I just stared at her, not wanting to guess 30. I knew better than that. I shrugged.
“34.” She relented.
34? My brain couldn’t handle it. “34? You are literally twice my age.”
She laughed and our conversation stopped, but my brain didn’t. 34? 34 and still at Ozone House? What would I be doing at 34?
At 17, I had a plan. I knew where I wanted to be and where I was going. By 34, I knew that I would be a mom of six, a stay-at-home to someone with a solid career, and living far, far away from here (location yet to be known.) I couldn’t imagine being 34 when I was 17, but I knew it was inevitable. So, I might as well start planning.
That’s the thing about plans. They’re just that – they’re not a guarantee and often mistaken for a dream. You can work towards them intentionally but something else gets in the way. So, if you’re lucky, you change them, improve them, and keep moving.
17 years ago, I was completely off the mark. About a fraction of what I assumed would happen to me by 34 has actually happened. I didn’t have six kids (and maybe dodged a bullet there), I have my own career (and love working), and I am still here.

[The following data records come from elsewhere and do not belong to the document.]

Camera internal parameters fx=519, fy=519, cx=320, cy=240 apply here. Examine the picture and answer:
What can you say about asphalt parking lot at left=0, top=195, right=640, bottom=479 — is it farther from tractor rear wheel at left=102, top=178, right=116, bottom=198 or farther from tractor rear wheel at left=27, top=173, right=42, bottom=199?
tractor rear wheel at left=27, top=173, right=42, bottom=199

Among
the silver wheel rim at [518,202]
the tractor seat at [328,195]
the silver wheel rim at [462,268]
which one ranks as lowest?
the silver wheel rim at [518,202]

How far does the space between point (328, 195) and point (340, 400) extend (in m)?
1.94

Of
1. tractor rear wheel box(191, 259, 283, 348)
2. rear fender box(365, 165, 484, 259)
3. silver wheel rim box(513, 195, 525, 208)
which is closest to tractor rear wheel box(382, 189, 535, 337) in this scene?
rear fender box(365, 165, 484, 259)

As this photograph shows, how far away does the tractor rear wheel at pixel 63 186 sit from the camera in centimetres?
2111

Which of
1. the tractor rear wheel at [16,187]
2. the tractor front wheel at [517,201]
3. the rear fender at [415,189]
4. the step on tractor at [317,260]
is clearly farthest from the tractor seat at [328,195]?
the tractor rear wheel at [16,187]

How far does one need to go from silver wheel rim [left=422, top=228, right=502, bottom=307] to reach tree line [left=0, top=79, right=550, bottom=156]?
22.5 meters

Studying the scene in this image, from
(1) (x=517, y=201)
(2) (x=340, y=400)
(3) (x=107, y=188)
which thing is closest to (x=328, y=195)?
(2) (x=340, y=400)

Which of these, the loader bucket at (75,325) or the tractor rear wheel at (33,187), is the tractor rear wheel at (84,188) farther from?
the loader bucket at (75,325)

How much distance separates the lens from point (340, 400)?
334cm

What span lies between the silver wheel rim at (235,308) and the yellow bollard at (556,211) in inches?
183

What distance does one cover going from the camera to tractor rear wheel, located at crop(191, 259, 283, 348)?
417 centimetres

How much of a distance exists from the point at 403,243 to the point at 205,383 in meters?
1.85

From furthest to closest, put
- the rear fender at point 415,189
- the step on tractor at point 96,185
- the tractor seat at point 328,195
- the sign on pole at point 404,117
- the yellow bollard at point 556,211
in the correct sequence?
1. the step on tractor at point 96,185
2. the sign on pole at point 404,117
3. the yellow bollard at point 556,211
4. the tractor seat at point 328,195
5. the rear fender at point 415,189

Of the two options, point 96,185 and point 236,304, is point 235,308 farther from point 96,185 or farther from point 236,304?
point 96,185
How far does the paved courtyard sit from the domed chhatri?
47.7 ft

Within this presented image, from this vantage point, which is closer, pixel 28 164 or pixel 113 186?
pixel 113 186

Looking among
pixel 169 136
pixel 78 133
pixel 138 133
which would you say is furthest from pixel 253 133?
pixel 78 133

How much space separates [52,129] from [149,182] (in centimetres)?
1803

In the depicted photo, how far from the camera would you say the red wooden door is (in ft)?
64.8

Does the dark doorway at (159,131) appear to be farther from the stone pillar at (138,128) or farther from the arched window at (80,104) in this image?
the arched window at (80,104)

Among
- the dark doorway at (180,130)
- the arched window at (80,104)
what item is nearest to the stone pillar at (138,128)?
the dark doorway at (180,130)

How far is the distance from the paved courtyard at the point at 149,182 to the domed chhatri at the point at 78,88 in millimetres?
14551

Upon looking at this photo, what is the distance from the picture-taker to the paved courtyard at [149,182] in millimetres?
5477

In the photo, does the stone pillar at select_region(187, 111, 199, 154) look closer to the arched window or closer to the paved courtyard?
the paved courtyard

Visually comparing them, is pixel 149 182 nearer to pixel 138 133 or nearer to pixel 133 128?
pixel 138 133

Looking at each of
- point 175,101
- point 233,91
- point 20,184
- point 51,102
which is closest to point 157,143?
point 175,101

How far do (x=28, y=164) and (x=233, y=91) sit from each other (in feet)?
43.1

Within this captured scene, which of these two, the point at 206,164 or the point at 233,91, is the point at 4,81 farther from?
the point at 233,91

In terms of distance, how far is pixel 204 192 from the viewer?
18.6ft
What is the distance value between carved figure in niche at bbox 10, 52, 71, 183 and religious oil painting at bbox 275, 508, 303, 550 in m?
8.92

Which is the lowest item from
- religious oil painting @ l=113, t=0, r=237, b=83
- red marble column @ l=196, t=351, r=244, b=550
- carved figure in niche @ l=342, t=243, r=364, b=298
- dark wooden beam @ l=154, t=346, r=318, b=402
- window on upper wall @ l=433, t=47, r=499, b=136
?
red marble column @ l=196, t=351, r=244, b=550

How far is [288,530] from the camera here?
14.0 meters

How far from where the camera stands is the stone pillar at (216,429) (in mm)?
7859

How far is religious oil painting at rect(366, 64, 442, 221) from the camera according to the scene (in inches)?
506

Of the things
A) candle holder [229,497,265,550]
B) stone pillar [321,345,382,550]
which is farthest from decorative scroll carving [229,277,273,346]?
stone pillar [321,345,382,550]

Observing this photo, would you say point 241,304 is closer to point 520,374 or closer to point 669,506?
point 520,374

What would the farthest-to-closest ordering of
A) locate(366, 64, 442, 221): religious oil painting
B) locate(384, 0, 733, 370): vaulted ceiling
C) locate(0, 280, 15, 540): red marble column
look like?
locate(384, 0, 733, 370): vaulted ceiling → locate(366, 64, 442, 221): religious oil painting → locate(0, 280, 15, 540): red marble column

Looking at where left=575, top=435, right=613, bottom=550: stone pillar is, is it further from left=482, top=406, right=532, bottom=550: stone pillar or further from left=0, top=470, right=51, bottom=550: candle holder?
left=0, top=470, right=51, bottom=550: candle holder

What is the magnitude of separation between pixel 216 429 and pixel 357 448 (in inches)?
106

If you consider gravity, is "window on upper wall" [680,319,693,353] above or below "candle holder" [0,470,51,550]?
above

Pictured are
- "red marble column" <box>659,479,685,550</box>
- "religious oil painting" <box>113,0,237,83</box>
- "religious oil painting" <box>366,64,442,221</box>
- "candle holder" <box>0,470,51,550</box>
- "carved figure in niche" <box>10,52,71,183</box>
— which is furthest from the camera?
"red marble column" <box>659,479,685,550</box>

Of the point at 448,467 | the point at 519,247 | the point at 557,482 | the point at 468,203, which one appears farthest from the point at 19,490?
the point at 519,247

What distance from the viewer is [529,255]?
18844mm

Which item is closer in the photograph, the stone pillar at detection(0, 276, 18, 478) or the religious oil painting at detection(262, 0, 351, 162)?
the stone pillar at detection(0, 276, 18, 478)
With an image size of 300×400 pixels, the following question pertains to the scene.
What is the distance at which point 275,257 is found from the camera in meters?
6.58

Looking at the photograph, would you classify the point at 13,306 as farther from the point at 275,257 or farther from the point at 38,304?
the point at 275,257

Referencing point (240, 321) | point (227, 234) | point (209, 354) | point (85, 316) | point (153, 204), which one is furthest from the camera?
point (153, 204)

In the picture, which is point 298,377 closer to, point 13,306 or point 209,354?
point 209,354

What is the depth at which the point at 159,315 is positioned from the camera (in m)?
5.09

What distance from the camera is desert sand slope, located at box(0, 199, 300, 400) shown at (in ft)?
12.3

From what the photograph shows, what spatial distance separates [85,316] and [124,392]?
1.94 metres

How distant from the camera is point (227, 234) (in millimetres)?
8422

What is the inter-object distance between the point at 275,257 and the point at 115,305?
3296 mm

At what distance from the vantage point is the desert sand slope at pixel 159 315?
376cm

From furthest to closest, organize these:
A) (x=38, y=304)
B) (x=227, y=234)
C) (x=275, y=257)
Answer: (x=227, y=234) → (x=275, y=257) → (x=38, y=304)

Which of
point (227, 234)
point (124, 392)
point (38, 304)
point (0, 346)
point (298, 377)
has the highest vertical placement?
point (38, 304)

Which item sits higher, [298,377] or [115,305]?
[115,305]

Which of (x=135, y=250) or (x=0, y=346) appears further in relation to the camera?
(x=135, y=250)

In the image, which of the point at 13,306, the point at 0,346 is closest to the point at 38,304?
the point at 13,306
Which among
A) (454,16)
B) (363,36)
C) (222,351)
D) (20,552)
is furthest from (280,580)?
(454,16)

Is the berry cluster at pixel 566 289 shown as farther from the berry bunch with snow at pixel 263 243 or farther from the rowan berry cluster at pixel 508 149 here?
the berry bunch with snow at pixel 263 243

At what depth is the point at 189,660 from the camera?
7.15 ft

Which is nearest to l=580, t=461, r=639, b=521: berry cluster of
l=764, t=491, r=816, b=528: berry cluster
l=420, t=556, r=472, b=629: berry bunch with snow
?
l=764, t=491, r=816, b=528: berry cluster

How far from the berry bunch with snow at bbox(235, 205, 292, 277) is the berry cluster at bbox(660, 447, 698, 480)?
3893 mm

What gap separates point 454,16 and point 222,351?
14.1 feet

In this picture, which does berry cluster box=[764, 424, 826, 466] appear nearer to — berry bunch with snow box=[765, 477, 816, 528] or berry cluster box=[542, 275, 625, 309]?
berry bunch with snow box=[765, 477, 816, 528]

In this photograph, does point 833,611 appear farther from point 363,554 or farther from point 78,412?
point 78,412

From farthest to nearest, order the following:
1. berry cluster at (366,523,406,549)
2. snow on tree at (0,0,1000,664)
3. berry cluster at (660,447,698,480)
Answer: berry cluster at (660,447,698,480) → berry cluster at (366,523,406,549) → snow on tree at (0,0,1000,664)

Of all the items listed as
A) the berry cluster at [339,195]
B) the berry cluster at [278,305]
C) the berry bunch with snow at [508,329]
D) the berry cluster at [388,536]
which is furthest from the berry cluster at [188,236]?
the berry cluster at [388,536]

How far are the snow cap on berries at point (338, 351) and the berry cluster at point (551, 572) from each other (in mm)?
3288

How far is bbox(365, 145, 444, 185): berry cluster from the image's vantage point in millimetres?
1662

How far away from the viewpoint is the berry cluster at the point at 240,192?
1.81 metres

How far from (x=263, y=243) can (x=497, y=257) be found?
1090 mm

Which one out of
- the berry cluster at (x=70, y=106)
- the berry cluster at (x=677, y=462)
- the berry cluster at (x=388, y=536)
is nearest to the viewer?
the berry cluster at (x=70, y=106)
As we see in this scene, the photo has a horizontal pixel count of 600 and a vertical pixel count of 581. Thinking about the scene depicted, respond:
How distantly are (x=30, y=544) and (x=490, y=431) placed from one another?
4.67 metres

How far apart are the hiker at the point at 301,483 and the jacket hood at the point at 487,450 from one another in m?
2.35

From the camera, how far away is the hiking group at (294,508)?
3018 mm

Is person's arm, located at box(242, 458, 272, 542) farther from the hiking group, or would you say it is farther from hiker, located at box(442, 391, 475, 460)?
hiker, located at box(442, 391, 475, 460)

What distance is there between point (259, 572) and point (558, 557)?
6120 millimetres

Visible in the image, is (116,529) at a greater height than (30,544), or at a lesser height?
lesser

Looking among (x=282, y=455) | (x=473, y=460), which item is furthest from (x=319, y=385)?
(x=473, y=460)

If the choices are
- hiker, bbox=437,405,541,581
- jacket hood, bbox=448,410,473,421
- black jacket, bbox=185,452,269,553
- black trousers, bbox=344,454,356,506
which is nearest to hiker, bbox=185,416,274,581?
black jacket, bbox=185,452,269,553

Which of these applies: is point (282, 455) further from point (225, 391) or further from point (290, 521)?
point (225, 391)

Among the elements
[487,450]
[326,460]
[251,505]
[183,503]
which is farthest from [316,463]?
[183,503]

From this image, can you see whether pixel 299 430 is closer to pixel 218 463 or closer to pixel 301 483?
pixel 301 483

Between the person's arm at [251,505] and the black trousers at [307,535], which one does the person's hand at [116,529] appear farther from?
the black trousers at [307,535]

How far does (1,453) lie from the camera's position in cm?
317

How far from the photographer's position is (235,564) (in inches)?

And I’m glad I’ve stayed. I’m glad that in 17 years, I have never really left this place. Being part of this journey has demonstrated the changes over the years. Being a Townie and living at Ozone has always been hard for me to admit. I’ve always felt that town was against me. Yet, being at the new building on January 16, surrounded by people who were excited and supported our plan. We were lucky that our dream could intentionally be worked towards as a plan. Yes, we had change them a bit, and yes, we kept moving. We were fortunate to find people who were willing to move and bend with us. To help us overcome our biggest hurdles and help us not sweat the small stuff (as I was told not to do.) As I gaze out across the new kitchen and out towards the long hall of room, I can only dream and imagine there will be another 17-year-old planning her life in 17 years. And I hope it includes us.